SUPPLIED DATA:
——————

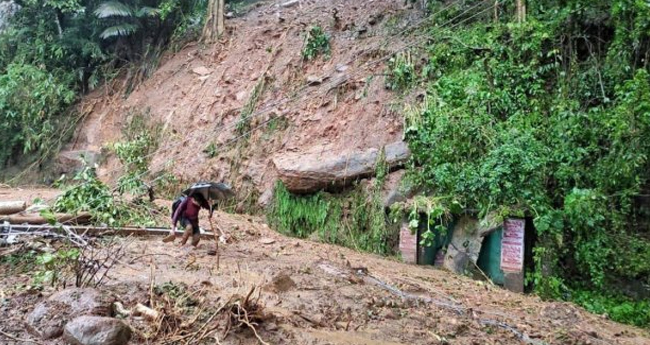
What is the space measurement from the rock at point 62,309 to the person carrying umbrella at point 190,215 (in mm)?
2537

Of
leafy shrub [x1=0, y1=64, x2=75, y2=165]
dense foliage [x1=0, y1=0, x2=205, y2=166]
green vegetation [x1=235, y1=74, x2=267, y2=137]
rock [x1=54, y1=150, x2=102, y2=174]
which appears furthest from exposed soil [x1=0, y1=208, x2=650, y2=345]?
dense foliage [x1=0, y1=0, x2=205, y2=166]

——————

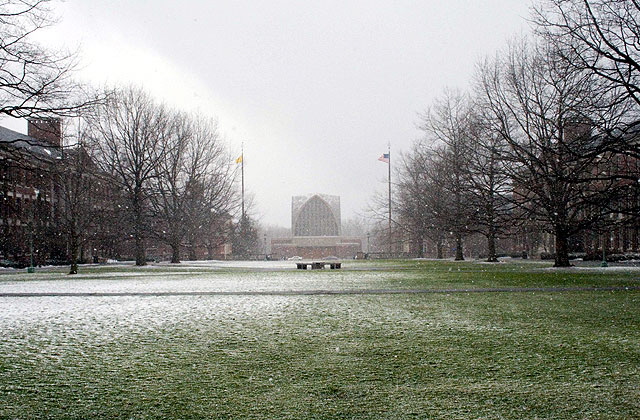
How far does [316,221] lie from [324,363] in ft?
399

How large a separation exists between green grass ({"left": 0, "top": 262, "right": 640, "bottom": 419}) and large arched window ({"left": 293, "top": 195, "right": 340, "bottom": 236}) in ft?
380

——————

WHAT YOU SHOULD DO: From the records above, gather every line that contains the word "green".

OUTPUT OF THE TASK:
green vegetation [x1=235, y1=74, x2=267, y2=137]
How large a separation exists between green grass ({"left": 0, "top": 262, "right": 640, "bottom": 419}) and large arched window ({"left": 293, "top": 195, "right": 340, "bottom": 236}) in ft?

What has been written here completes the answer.